Problemas a resolver
1. Segundo a notícia sobre o curso de antropologia da Funai, quanto o curso de Pós-Graduação vai custar aos cofres do órgão?
2. Prossiga a notícia sobre o curso de antropologia da Funai a partir da última frase apresentada.

++++ Trecho selecionado ++++

Pastor receberá R$ 77 mil da Funai para ensinar “antropologia”
Foto: Mário Vilela/Funai
No momento em que as entidades indígenas cobram mais ações do governo no combate à Covid-19 nas aldeias, inclusive com a aplicação de mais recursos, a Fundação Nacional do Índio (Funai) abriu um processo interno para ministrar um curso de Pós-Graduação em Antropologia que vai custar R$ 236 mil aos cofres do órgão. O valor, segundo especialistas, seria suficiente para construir uma nova base de proteção aos índios isolados do Acre, que vivem drama após contato revelado pelo GLOBO e podem ser dizimados caso tenham se contaminado.
Com objetivo de “formar servidores públicos que queiram se especializar nesta área do conhecimento humano”, a Funai escalou o chefe para índios isolados e de recente contato, missionário Ricardo Lopes Dias, para coordenar o curso e dar aulas. O GLOBO teve acesso ao planejamento do curso e à tabela de valores a serem pagos aos professores e coordenadores. Pelo trabalho, além do salário que já recebe pela função que exerce, Ricardo vai embolsar R$ 77,7 mil.

++++ Excertos das entradas ++++

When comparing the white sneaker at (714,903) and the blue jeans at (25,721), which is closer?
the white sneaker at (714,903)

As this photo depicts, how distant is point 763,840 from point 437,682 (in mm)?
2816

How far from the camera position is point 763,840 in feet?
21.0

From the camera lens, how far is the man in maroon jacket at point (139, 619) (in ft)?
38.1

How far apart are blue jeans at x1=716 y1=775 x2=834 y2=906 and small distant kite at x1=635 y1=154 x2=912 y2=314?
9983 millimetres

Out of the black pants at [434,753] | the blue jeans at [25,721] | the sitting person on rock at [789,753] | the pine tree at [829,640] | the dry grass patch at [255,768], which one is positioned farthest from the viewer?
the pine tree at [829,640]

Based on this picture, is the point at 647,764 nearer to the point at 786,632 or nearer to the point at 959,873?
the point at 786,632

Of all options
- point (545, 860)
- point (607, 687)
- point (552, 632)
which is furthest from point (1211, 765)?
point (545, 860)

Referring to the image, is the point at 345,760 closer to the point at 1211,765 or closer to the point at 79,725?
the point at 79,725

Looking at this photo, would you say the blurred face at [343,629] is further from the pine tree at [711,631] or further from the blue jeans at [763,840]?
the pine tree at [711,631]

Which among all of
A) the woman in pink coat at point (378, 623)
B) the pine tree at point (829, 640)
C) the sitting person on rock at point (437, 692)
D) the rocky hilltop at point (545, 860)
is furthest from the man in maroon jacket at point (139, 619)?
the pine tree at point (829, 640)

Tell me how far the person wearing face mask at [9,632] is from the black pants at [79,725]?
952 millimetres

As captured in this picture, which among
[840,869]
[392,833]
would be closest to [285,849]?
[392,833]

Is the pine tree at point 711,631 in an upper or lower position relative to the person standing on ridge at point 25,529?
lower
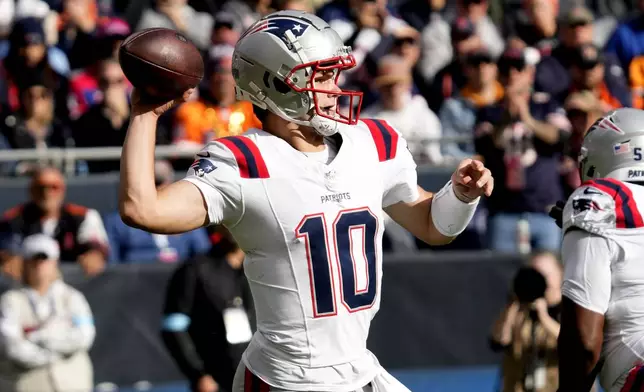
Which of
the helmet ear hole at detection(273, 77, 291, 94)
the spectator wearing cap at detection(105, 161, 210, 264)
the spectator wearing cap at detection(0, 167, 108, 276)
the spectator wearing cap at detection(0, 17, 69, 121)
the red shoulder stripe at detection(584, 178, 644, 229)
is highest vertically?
the spectator wearing cap at detection(0, 17, 69, 121)

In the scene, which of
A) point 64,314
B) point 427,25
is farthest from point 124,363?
point 427,25

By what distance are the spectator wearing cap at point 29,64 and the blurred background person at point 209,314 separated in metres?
2.98

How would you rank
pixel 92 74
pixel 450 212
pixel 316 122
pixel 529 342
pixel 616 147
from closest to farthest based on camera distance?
pixel 316 122 < pixel 450 212 < pixel 616 147 < pixel 529 342 < pixel 92 74

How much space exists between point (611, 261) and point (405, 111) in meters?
5.78

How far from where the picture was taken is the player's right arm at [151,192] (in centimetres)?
400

++++

Resultados esperados
1. R$ 236 mil.

2.
Ricardo, que é antropólogo, chegou a ter a sua nomeação suspensa pelo Justiça Federal, mas o presidente do Superior Tribunal de Justiça (STJ), João Otávio de Noronha, concedeu liminar para que ele siga no cargo. O Ministério Público Federal (MPF) recorreu da decisão. O MPF questiona o fato de Ricardo ser ligado à Missão Novas Tribos do Brasil (MNTB), movimento missionário que atua nas aldeias desde os anos 1960, o que cria um conflito de interesses com o cargo que ocupa.
Além de Ricardo, o “especialista” em Antropologia Cláudio Eduardo Badaró será um dos coordenadores e professores do curso denominado Curso de Pós-Graduação Lato Sensu: Cultura, Sociedade e Contemporaneidade. Ele vai receber um pouco menos que o colega: R$ 72,7 mil.
Ligado aos ruralistas e apontado como braço de direito do presidente da Funai, Marcelo Xavier, Badaró já foi centro de uma polêmica dentro do órgão depois que o MPF pediu a anulação de sua nomeação para o setor de Acompanhamento a Estudos e Pesquisa justamente por ele não possuir formação (curso de graduação ou pós-graduação) na área de Antropologia ou Ciências Sociais.
O MPF diz ainda que Badaró já atuou em processos que buscavam demarcar terras indígenas em Mato Grosso e, por isso, exerceu atividade “para parte oposta aos objetivos fundiários dos índios”.
A Funai ainda prevê gastos de R$ 37, 5 mil com bancas de professores, de R$ 12 mil com orientadores temáticos e outros R$ 6,5 mil com professores palestrantes. Com hospedagem, translado e alimentação de professores convidados fora de Brasília serão destinados R$ 3, 6 mil.
A carga horária do curso é de 480 horas e ele tem previsão para começar na primeira semana de outubro e terminar em agosto de 2021, após cinco módulos bimestrais e aprentação de um Trabalho de Conclusão de Curso (TCC).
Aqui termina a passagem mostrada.